Steven Wright
Some off beat and funny quotes by celeb Steven Wright, an Academy Award winning American stand-up comedian and actor. He is known for his deadpan delivery and witty, absurd and sometimes deliberately confusing jokes.
“I was reading the dictionary. I thought it was a poem about everything.”
- Steven Wright (1955- )
“I have the world’s largest collection of seashells. I keep it on all the beaches of the world... perhaps you've seen it.”
- Steven Wright (1955- )
“Sponges grow in the ocean ... that *kills* me. I wonder how much deeper the oceans would be if that didn’t happen.”
- Steven Wright (1955- )
“My girlfriend asked me if I slept well. I said no, I made a couple mistakes.”
- Steven Wright (1955- )
“I bought a dog the other day... I named him Stay. It’s fun to call him... “Come here, Stay! Come here, Stay!” He went insane. Now he just ignores me and keeps typing. He’s an East German Shepherd.
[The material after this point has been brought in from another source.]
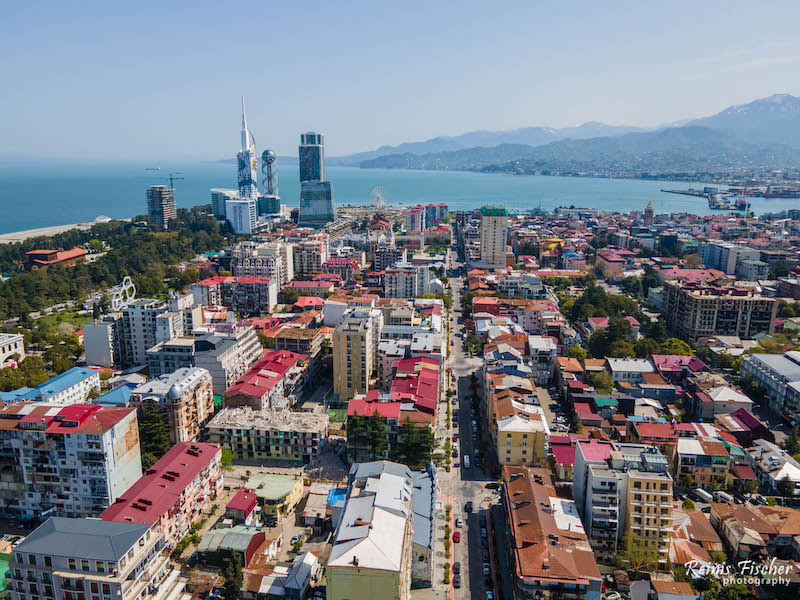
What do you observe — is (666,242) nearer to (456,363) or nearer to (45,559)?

Very disciplined.”
- Steven Wright (1955- )

“I went to the museum where they had all the heads and arms from the statues that are in all the other museums.”
- Steven Wright (1955- )
“I went to a general store but they wouldn’t let me buy anything specific.”
- Steven Wright (1955- )
“I went to a restaurant that serves ‘breakfast at any time’. So I ordered French Toast during the Renaissance.”
- Steven Wright (1955- )
“I went to the bank and asked to borrow a cup of money. They said, ‘What for?’ I said, ‘I’m going to buy some sugar.”
- Steven Wright (1955- )
“I wrote a few children’s books... not on purpose.”
- Steven Wright (1955- )
“I’m writing a book. I’ve got the page numbers done.”
- Steven Wright (1955- )
“I’m writing an unauthorized autobiography.”
- Steven Wright (1955- )
“If a word in the dictionary were misspelled, how would we know?”
- Steven Wright (1955- )
“I xeroxed a mirror. Now I have an extra xerox machine.”
- Steven Wright (1955- )
“I wrote a song, but I can’t read music so I don’t know what it is. Every once in a while I’ll be listening to the radio and I say, “I think I might have written that.”
- Steven Wright (1955- )
“I got a new shadow. I had to get rid of the other one - it wasn’t doing what I was doing.”
- Steven Wright (1955- )
“I parked in the tow-away zone, and when I got back, the entire neighborhood was gone.”
- Steven Wright (1955- )
“I once put instant coffee in a microwave and went back in time.”